Insiden itu terjadi saat ketegangan meningkat di Tepi Barat dan menewaskan sedikitnya 10 warga Palestina sejak pekan lalu.
Militer Israel mengatakan serangan udara pada Minggu (4/12/2022) menargetkan fasilitas pembuatan senjata dan terowongan bawah tanah milik Hamas.
“Serangan semalam melanjutkan kemajuan untuk menghambat pembangunan pasukan," kata tentara Israel, seperti dilansir dari Aljazeera, Minggu (4/12/2022).
Hingga kini tidak ada kelompok yang mengaku bertanggung jawab atas roket tersebut, yang dilaporkan sebagai tembakan pertama dalam sebulan.
Menurut militer Israel roket itu mendarat di area terbuka dekat pagar Gaza-Israel pada Sabtu (3/12/2022) malam tanpa menimbulkan korban atau kerusakan properti.
Baca Juga
Serangan udara di Gaza terjadi usai kemarahan atas pembunuhan seorang pemuda Palestina, Ammar Mufleh (23) oleh seorang tentara Israel pada Jumat siang dan terekam dalam sebuah video.
Rekaman itu memicu kemarahan yang meluas di kalangan warga Palestina dan menyerukan media sosial untuk meningkatkan perlawanan terhadap pendudukan Israel.
Kementerian luar negeri Palestina mengutuk penembakan Mufleh sama seperti tindakan eksekusi.

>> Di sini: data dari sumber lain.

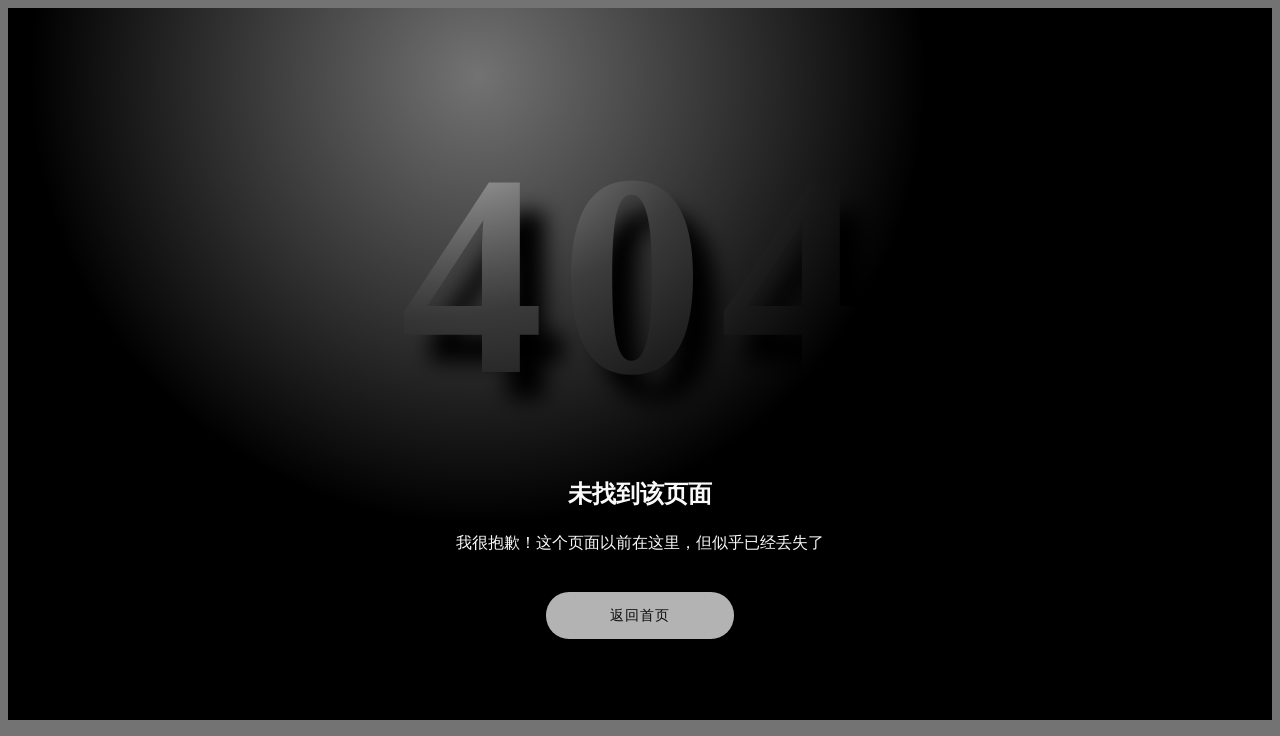

--- FILE ---
content_type: text/html; charset=UTF-8
request_url: http://czyuxiang.com.cn/products-model_14/242.html
body_size: 561
content:
<!DOCTYPE html>
<html lang="en" >
<head>
  <meta charset="UTF-8">
<title>404页面</title>
<link rel="stylesheet" href="http://www.czyuxiang.com.cn/404/style.css">

</head>
<body>
<h1>404</h1>
<div class="cloak__wrapper">
  <div class="cloak__container">
    <div class="cloak"></div>
  </div>
</div>
<div class="info">
  <h2>未找到该页面</h2>
  <p>我很抱歉！这个页面以前在这里，但似乎已经丢失了</p><a href="http://www.czyuxiang.com.cn/" rel="noreferrer noopener">返回首页</a>
</div>
  
</body>
</html>


--- FILE ---
content_type: text/css
request_url: http://www.czyuxiang.com.cn/404/style.css
body_size: 1219
content:
:root {
  --button: #b3b3b3;
  --button-color: #0a0a0a;
  --shadow: #000;
  --bg: #737373;
  --header: #7a7a7a;
  --color: #fafafa;
  --lit-header: #e6e6e6;
  --speed: 2s;
}
* {
  box-sizing: border-box;
  transform-style: preserve-3d;
}
@property --swing-x {
  initial-value: 0;
  inherits: false;
  syntax: '<integer>';
}
@property --swing-y {
  initial-value: 0;
  inherits: false;
  syntax: '<integer>';
}
body {
  min-height: 100vh;
  display: flex;
  flex-direction: column;
  align-items: center;
  justify-content: center;
  background: var(--bg);
  color: var(--color);
  perspective: 1200px;
}
a {
  text-transform: uppercase;
  text-decoration: none;
  background: var(--button);
  color: var(--button-color);
  padding: 1rem 4rem;
  border-radius: 4rem;
  font-size: 0.875rem;
  letter-spacing: 0.05rem;
}
p {
  font-weight: 100;
}
h1 {
  -webkit-animation: swing var(--speed) infinite alternate ease-in-out;
          animation: swing var(--speed) infinite alternate ease-in-out;
  font-size: clamp(5rem, 40vmin, 20rem);
  margin: 0;
  margin-bottom: 1rem;
  letter-spacing: 1rem;
  transform: translate3d(0, 0, 0vmin);
  --x: calc(50% + (var(--swing-x) * 0.5) * 1%);
  background: radial-gradient(var(--lit-header), var(--header) 45%) var(--x) 100%/200% 200%;
  -webkit-background-clip: text;
  color: transparent;
}
h1:after {
  -webkit-animation: swing var(--speed) infinite alternate ease-in-out;
          animation: swing var(--speed) infinite alternate ease-in-out;
  content: "404";
  position: absolute;
  top: 0;
  left: 0;
  color: var(--shadow);
  filter: blur(1.5vmin);
  transform: scale(1.05) translate3d(0, 12%, -10vmin) translate(calc((var(--swing-x, 0) * 0.05) * 1%), calc((var(--swing-y) * 0.05) * 1%));
}
.cloak {
  animation: swing var(--speed) infinite alternate-reverse ease-in-out;
  height: 100%;
  width: 100%;
  transform-origin: 50% 30%;
  transform: rotate(calc(var(--swing-x) * -0.25deg));
  background: radial-gradient(40% 40% at 50% 42%, transparent, #000 35%);
}
.cloak__wrapper {
  position: fixed;
  top: 0;
  left: 0;
  bottom: 0;
  right: 0;
  overflow: hidden;
}
.cloak__container {
  height: 250vmax;
  width: 250vmax;
  position: absolute;
  top: 50%;
  left: 50%;
  transform: translate(-50%, -50%);
}
.info {
  text-align: center;
  line-height: 1.5;
  max-width: clamp(16rem, 90vmin, 25rem);
}
.info > p {
  margin-bottom: 3rem;
}
@-webkit-keyframes swing {
  0% {
    --swing-x: -100;
    --swing-y: -100;
  }
  50% {
    --swing-y: 0;
  }
  100% {
    --swing-y: -100;
    --swing-x: 100;
  }
}
@keyframes swing {
  0% {
    --swing-x: -100;
    --swing-y: -100;
  }
  50% {
    --swing-y: 0;
  }
  100% {
    --swing-y: -100;
    --swing-x: 100;
  }
}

Aktivis Palestina dan pengguna media sosial telah menyerukan tagar "Eksekusi Huwara" dalam bahasa Arab, menuntut tanggapan atas kejahatan pasukan Israel itu.
Kepala kebijakan luar negeri Uni Eropa, Josep Borrell, menyatakan keprihatinan atas meningkatnya tingkat kekerasan di Tepi Barat tersebut.
“Selama hari-hari terakhir saja, 10 warga Palestina telah dibunuh oleh ISF [Pasukan Keamanan Israel]. Pembunuhan tragis kemarin terhadap seorang pria Palestina, Ammar Mifleh, oleh anggota ISF adalah contoh terbaru,” kata Borrell.
Lebih lanjut, Borrell menegaskan bahwa tindakan itu harus ada pertanggung jawaban penuh di bawah hukum internasional.
“Fakta yang tidak dapat diterima seperti itu harus diselidiki dan harus ada pertanggungjawaban penuh. Di bawah hukum internasional, kekuatan mematikan hanya dibenarkan dalam situasi di mana terdapat ancaman serius dan segera terhadap kehidupan,” katanya.
Sementara itu, meningkatnya kekerasan telah menjadikan tahun 2022 sebagai tahun paling mematikan dengan setidaknya 207 warga Palestina tewas di wilayah pendudukan Jalur Gaza, Tepi Barat, dan Yerusalem Timur sepanjang tahun ini.